‘This was a game changer’: Burnsville ambulance crews are first in Minnesota to carry whole blood for transfusions
In a medical emergency, whole blood — red cells, plasma, and platelets — can be a lifesaver.
“This was a game changer,” declares Burnsville Fire Chief BJ Jungmann. “We needed to have it.”
“Whole blood is everything that patients are losing,” adds Drew McLaughlin, a Burnsville firefighter/paramedic. “We put the whole piece back.”
Starting this month, Burnsville emergency crews will be the first in Minnesota to be equipped with whole blood products.
Until now, ambulances in the city have been stocked with saline solution and some medications.
“We have like normal saline IVs that can replenish water volume,” explains Dr. Andrew Stevens, Medical Director for Burnsville Fire & EMS. “But when you’re bleeding out, it’s as simple as you’ve got to put blood back in.”
◇ ◇ ◇ ◇
* Description of the task: Please translate this sentence from the Burnsville ambulance text into Spanish: "Until now, ambulances in the city have been stocked with saline solution and some medications."

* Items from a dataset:
◇ ◇ ◇ ◇
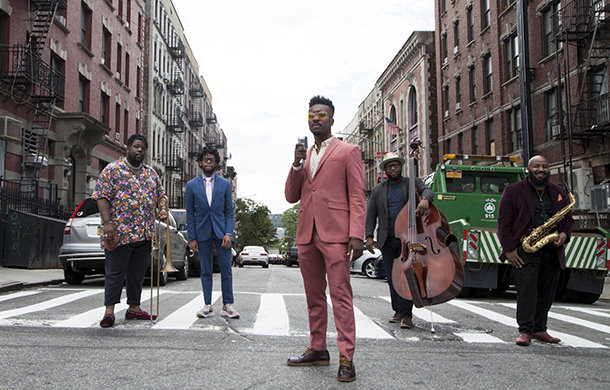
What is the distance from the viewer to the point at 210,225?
686 cm

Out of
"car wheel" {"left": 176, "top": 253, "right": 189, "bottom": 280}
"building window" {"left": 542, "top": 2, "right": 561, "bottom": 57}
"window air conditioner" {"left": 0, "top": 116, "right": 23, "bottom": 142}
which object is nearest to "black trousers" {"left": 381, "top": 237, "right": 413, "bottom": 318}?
"car wheel" {"left": 176, "top": 253, "right": 189, "bottom": 280}

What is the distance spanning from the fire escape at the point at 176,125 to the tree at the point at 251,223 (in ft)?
102

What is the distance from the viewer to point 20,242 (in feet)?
48.8

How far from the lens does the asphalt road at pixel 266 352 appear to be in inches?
149

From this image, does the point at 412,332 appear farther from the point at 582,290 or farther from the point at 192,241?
the point at 582,290

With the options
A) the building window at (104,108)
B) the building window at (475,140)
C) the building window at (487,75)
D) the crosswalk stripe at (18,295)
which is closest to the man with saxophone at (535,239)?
the crosswalk stripe at (18,295)

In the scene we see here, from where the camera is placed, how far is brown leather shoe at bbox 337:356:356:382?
149 inches

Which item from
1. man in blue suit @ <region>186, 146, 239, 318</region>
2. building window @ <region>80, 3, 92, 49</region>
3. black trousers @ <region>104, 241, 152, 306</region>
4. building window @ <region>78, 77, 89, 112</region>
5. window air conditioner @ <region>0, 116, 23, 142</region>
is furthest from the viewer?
building window @ <region>80, 3, 92, 49</region>

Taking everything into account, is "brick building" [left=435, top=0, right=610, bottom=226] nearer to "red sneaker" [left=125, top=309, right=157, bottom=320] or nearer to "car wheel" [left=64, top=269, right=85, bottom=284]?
"car wheel" [left=64, top=269, right=85, bottom=284]

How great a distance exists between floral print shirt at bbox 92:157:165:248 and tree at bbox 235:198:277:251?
7303 centimetres

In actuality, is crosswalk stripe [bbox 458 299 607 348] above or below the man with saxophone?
below

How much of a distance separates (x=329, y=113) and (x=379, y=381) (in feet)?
6.55

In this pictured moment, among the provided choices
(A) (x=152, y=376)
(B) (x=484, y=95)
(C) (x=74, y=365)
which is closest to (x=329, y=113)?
(A) (x=152, y=376)

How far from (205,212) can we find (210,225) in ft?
0.56
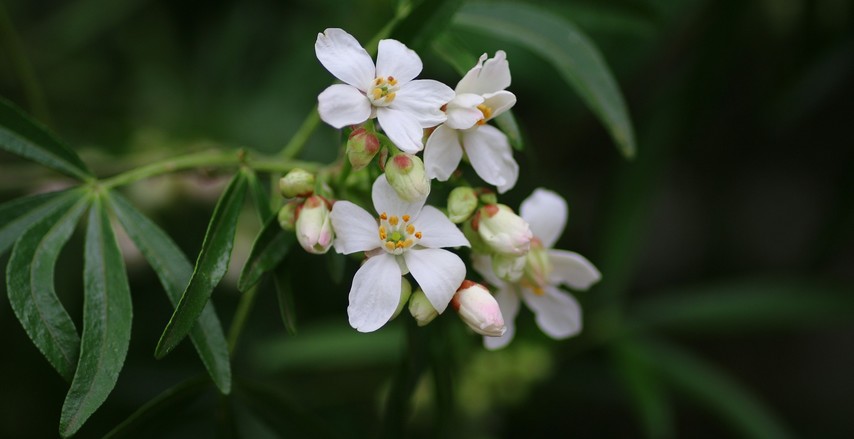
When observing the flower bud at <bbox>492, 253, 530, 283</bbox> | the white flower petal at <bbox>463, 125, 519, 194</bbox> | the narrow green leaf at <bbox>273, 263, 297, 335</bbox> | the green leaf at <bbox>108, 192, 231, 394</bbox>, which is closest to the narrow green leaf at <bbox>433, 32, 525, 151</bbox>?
the white flower petal at <bbox>463, 125, 519, 194</bbox>

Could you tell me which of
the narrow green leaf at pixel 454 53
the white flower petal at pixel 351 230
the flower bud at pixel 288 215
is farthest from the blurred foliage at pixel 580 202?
the white flower petal at pixel 351 230

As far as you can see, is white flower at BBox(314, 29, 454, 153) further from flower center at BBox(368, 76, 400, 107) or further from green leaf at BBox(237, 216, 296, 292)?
green leaf at BBox(237, 216, 296, 292)

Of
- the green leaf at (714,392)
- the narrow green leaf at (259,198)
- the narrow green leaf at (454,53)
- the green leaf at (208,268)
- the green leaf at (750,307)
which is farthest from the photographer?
the green leaf at (750,307)

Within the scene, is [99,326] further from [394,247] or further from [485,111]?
[485,111]

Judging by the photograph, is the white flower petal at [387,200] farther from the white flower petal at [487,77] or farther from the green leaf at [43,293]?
the green leaf at [43,293]

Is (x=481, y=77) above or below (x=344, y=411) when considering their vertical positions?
above

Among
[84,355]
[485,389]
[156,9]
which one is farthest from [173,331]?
[156,9]

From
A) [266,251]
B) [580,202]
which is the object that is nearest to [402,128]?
[266,251]

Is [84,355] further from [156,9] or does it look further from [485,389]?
[156,9]

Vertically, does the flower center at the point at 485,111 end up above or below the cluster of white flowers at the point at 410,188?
above
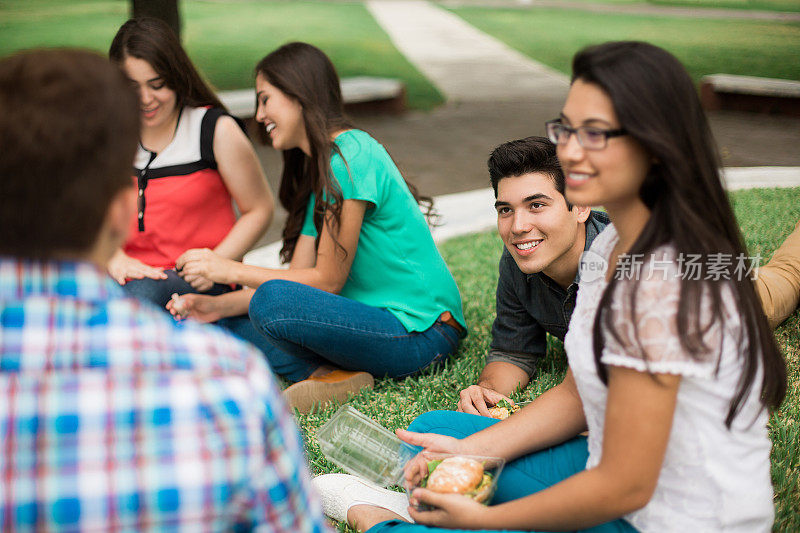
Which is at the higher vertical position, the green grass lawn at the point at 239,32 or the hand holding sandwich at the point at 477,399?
the hand holding sandwich at the point at 477,399

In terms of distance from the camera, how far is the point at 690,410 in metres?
1.55

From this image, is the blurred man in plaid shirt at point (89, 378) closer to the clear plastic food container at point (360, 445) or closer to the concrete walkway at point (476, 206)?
the clear plastic food container at point (360, 445)

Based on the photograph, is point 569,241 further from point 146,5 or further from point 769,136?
point 769,136

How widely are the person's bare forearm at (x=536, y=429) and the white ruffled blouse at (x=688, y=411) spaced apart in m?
0.27

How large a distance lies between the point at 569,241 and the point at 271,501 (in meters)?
1.86

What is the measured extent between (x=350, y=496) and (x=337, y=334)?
2.65ft

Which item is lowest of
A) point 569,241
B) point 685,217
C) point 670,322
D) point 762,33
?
point 762,33

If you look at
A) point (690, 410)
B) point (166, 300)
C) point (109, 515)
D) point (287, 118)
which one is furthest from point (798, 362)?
point (109, 515)

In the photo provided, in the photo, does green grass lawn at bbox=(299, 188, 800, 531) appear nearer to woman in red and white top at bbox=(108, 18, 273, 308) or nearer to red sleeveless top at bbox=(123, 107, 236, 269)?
woman in red and white top at bbox=(108, 18, 273, 308)

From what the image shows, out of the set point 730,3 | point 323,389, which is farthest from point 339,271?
point 730,3

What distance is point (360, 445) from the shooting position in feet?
8.18

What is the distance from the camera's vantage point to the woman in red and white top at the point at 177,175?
3.33m

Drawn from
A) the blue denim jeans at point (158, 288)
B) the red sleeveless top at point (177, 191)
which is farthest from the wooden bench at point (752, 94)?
the blue denim jeans at point (158, 288)

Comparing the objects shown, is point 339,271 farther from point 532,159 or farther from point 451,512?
point 451,512
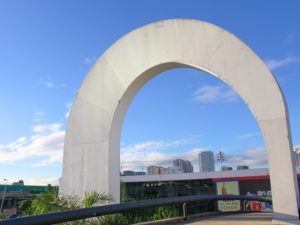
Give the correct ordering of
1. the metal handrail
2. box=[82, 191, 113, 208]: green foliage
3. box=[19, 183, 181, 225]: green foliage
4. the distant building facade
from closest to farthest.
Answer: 1. the metal handrail
2. box=[19, 183, 181, 225]: green foliage
3. box=[82, 191, 113, 208]: green foliage
4. the distant building facade

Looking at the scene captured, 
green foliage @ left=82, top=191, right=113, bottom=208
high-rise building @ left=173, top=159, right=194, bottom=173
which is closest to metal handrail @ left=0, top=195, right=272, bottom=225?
green foliage @ left=82, top=191, right=113, bottom=208

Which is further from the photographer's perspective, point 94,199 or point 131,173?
point 131,173

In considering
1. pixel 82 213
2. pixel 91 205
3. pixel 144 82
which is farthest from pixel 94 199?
pixel 144 82

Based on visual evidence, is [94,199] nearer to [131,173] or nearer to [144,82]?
[144,82]

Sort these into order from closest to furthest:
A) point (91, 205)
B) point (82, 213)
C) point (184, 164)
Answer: point (82, 213)
point (91, 205)
point (184, 164)

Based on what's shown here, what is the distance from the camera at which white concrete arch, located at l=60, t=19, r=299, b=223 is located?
262 inches

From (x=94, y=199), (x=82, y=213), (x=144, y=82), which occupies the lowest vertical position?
(x=82, y=213)

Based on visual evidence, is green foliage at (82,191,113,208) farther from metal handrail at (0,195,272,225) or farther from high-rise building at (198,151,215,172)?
high-rise building at (198,151,215,172)

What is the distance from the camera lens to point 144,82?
29.3ft

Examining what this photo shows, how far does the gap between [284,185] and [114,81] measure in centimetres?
460

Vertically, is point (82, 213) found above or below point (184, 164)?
below

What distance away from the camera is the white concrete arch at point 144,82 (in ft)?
21.8

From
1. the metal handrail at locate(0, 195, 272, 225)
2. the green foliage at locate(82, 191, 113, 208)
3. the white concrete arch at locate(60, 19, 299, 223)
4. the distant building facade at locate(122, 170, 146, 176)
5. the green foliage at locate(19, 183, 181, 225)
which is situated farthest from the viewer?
the distant building facade at locate(122, 170, 146, 176)

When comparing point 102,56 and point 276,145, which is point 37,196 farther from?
point 276,145
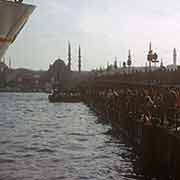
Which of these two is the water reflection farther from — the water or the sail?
the sail

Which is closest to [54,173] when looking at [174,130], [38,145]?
[174,130]

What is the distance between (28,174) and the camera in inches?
882

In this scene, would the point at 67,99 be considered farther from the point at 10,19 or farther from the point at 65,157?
the point at 10,19

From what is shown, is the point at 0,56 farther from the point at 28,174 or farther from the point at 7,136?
the point at 7,136

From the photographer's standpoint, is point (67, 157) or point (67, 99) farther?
point (67, 99)

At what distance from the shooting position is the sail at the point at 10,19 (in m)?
15.2

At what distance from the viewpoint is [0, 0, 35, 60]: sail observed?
49.9 feet

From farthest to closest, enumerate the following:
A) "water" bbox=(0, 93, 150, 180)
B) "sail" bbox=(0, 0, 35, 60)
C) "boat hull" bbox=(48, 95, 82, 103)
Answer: "boat hull" bbox=(48, 95, 82, 103)
"water" bbox=(0, 93, 150, 180)
"sail" bbox=(0, 0, 35, 60)

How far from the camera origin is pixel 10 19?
51.1 ft

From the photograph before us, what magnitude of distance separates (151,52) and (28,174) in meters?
38.6

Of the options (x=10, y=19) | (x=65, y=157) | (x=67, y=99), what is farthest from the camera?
(x=67, y=99)

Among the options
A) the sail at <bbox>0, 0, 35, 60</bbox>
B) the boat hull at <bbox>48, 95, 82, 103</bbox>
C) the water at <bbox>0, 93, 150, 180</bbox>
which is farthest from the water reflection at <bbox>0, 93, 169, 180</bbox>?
the boat hull at <bbox>48, 95, 82, 103</bbox>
◇ ◇ ◇ ◇
* Solution to this task: Hasta ahora, las ambulancias de la ciudad han estado abastecidas con solución salina y algunos medicamentos.